Dataset content:

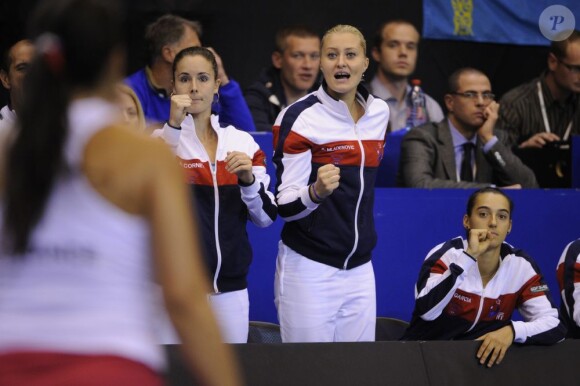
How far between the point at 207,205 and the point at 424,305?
1049mm

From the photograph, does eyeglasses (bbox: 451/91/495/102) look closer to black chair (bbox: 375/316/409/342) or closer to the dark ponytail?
black chair (bbox: 375/316/409/342)

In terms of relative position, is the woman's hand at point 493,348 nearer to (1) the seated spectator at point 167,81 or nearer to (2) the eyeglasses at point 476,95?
(1) the seated spectator at point 167,81

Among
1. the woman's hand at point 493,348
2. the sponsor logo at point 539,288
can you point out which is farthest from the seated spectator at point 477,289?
the woman's hand at point 493,348

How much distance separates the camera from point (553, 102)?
21.7 feet

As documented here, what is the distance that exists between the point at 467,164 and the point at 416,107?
0.81 meters

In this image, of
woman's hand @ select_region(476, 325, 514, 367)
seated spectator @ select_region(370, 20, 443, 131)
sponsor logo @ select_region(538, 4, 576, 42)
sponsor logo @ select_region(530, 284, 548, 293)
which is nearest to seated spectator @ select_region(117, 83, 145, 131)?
woman's hand @ select_region(476, 325, 514, 367)

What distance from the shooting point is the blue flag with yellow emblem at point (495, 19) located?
23.5ft

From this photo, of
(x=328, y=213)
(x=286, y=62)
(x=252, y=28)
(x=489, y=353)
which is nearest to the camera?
(x=489, y=353)

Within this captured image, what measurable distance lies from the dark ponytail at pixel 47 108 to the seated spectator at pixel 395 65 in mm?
4782

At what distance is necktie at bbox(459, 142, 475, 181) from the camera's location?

Written exercise: Could you rewrite the entries from the line containing "From the photograph, does" through the end of the entries, replacing "sponsor logo" with "advertising board" and changing nothing else?

Correct result:
From the photograph, does eyeglasses (bbox: 451/91/495/102) look closer to black chair (bbox: 375/316/409/342) or closer to the dark ponytail?
black chair (bbox: 375/316/409/342)

In terms of relative position, is the woman's hand at point 493,348 nearer to (1) the seated spectator at point 167,81 or nearer to (2) the eyeglasses at point 476,95?
(1) the seated spectator at point 167,81

Among
1. the woman's hand at point 493,348
2. the advertising board at point 539,288
can you point out which is farthest from the seated spectator at point 477,289?
the woman's hand at point 493,348

How much distance separates the camera from point (553, 102)?
21.7 feet

As documented here, what is the distance that exists between the point at 467,164 and the point at 416,107?
0.81 meters

In this image, of
woman's hand @ select_region(476, 325, 514, 367)
seated spectator @ select_region(370, 20, 443, 131)
advertising board @ select_region(538, 4, 576, 42)
advertising board @ select_region(530, 284, 548, 293)
which is nearest to seated spectator @ select_region(117, 83, 145, 131)?
woman's hand @ select_region(476, 325, 514, 367)

What distance from the shooting point is the blue flag with yellow emblem at point (495, 19) located?
23.5ft

From this photo, of
(x=328, y=213)
(x=286, y=62)
(x=252, y=28)
(x=489, y=353)
which is nearest to the camera?
(x=489, y=353)

Within this captured image, what measurable distance lies from the dark ponytail at pixel 47 108 to the seated spectator at pixel 395 65 in mm?
4782

At what distance is necktie at bbox(459, 142, 475, 181) from the camera's location?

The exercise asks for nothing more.